It’s that time of the year again…time to get angry at Sheena Ringo. In conjunction with a new remix album (which, to be clear, has great cover art and a solid set of artists contributing), fans can get special merch to mark the occasion, all riffing off of the time she dressed as a nurse. One item, a card case, resembles the “help mark” used in Japan, and you can guess how many online reacted to this.
A great example of needing to take an extra 15 minutes to be like “is this really a good idea, or more trouble than it’s worth?” because I don’t think it is hard to see the latter being true here! Though gotta say, netizens earnestly bringing up how this is in violation of the Geneva Convention…articles focused ON WAR…you gotta calm down a bit, Ringo isn’t Putin.

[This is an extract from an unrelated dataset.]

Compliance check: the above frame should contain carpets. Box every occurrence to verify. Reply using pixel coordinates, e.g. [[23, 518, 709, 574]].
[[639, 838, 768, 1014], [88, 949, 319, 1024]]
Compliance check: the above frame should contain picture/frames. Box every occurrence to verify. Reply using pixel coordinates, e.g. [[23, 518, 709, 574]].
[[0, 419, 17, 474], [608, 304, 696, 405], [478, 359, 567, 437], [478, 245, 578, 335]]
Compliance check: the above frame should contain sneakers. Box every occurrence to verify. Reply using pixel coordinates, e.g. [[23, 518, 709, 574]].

Kohaku season arrives, with the announcement of hosts. Start making your predictions now.
Dos Monos heading to England later this year, including for a solo show.
Homicidols has a great overview of PLANCK STARS, an idol group up to all kinds of shenanigans who recently attracted the attention of English-language-Japan Twitter for a contest where the member who sells the most tickets wins a bike, the loser has to do pornography. Pretty clearly a gimmick, but don’t tell the scolds that! This list of the group’s top ten pranks not only underlines this, but also shows…they clearly have agency, and are having a blast! Also…they are going to perform abroad!? Good for them.
Move over Metaverse idols of all types…the Nintendo characters are DJing live.
Written by Patrick St. Michel (patrickstmichel@gmail.com)
Twitter — @mbmelodies
People talk a lot about how Pitchfork has reoriented its perspective and tastes in recent times, with that ‘90s list being a particular flash point. Yet personally, them totally ignoring the new Superorganism album…a group they helped make big…is way more of an interesting “where are they at” right now weather check (and I think it’s fine they didn’t cover it, just telling…plus, no critical attention for Hoshino Gen, keep trying my man).
So much interesting music this week, but Sapporo, the Toshi Ichiyanagi song, stole the show for me. Wow! RIP to someone who could compose something so amazing. Do you have any recommendations for other works of his?